- [Инструкция к заданию] Перепишите часть текста о море между словами «По утрам особенно» и «палуб, и пляжей.» включительно, везде заменив «шаланды» на «лодки».

- [Текстовый блок]
---------------

О, какими ветрами все это замело! В частности, интерес к себе, который у меня, например, иссяк окончательно к тридцати годам.
Заменяя задуманную трагедию другой, ничуть на нее не похожей, история дотла изменяла человека.
Нужно ли путешествовать?Здесь мы услышали слово «сервис»,
что означает — обслуживание.
Ильф и ПетровПо утрам с террасы вид на неподвижное, тускло-голубое море и на три убогие пальмы. Хороша убогая осина, но убогая пальма, надо сказать, — никуда не годится.
По утрам особенно неотвязен мираж другого моря. Моря моей юности. Сохнущие на ветру переметы и неповоротливые шаланды; на дне хлюпает вода, и в ней еще дышит и шевелится рыба. Сладостный крен парусного бота — одно из самых пронзительных ощущений, доступных человеку. Символика просмоленного каната, весла, покачивающегося на плече, пока несущий весло перебирает босыми ногами горячие камни берега. Рыбаки, говорящие «сидайте» и в лютый зной угощающие самогоном и помидором.
Кто вкусил практику моря и символику морских вещей, всегда будет равнодушно смотреть на отчужденное море — с террас и набережных, с шоссе и палуб, и пляжей.
Здесь чувство моря приходило редкими мгновениями. Внезапно. Так было раз ночью, на пароходе (недалеко от Батуми). За иллюминатором вместо неба, моря и берега стояла совершенная чернота. Но, глядя из иллюминатора вниз, можно было у самого борта, в электрическом отсвете трюма, увидеть вдруг воду до изумления дневную, голубую и хрустально-зеленую, пузырящуюся кругами белой пены. Высвобожденный светом клочок живой воды возвращал сразу к ощущению моря, убеждал, что непроглядная чернота вокруг — это море во всей его протяженности и силе.
В другой раз непосредственное, физическое чувство моря пришло на маленьком катере (большой пароход абстрагирует водный путь, как поезд — по сравнению с машиной — абстрагирует дорогу), когда качало и заливало нос и тугая волна была в тяжелом, как ртуть, неярком солнечном блеске.
Вспомнились вдруг давнишние мои усилия описать море. Мне все хотелось поймать его цвет. И все это, кажется, кончилось формулой: море морского цвета. Тогда казалось, что начинается узнавание мира, что спешить еще некуда; казалось, что поставлен эксперимент, который может надолго затянуться. С тех пор прошла жизнь, в основном занятая другими делами. Существовало сознание, которое могло осознать — и смалодушествовало, под предлогом не зависящих от него причин.
Бунин в «Лике» замечательно точно показал, как будущий писатель учится накрывать вещи словом. И какой это всякий раз восторг, когда — готово! — найденное слово защелкнуло предмет. Лукавые, ленивые, малодушные, читая «Лику», могут терзаться завистью к молодому, который предвкушает свое поэтическое владение миром, к старому, который в конце, до краев полный сказанными словами, написал о своих началах.

---------------

Собранные данные:

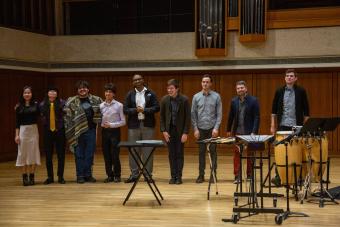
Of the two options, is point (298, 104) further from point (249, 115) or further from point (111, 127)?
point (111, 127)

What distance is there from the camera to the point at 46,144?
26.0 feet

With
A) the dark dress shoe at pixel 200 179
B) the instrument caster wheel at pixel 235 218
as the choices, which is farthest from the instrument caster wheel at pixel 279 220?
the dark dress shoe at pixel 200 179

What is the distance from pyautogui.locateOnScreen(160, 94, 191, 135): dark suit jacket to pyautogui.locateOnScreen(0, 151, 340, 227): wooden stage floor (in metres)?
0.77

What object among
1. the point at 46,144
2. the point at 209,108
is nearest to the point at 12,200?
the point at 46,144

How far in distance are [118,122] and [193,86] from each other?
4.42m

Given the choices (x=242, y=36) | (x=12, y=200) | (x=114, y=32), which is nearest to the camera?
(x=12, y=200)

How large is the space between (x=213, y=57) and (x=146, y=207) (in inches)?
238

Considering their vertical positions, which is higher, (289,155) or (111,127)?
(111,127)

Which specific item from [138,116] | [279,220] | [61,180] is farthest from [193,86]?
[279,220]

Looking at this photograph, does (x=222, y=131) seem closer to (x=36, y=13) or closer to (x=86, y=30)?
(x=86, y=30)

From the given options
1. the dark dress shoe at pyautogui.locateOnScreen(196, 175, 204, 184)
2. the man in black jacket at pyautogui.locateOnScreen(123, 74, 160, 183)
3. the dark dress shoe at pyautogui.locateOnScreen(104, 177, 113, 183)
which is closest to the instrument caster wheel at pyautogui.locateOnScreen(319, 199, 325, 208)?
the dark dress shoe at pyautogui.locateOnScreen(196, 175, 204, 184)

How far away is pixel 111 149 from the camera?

---------------

- [Результат выполнения]
По утрам особенно неотвязен мираж другого моря. Моря моей юности. Сохнущие на ветру переметы и неповоротливые лодки; на дне хлюпает вода, и в ней еще дышит и шевелится рыба. Сладостный крен парусного бота — одно из самых пронзительных ощущений, доступных человеку. Символика просмоленного каната, весла, покачивающегося на плече, пока несущий весло перебирает босыми ногами горячие камни берега. Рыбаки, говорящие «сидайте» и в лютый зной угощающие самогоном и помидором.
Кто вкусил практику моря и символику морских вещей, всегда будет равнодушно смотреть на отчужденное море — с террас и набережных, с шоссе и палуб, и пляжей.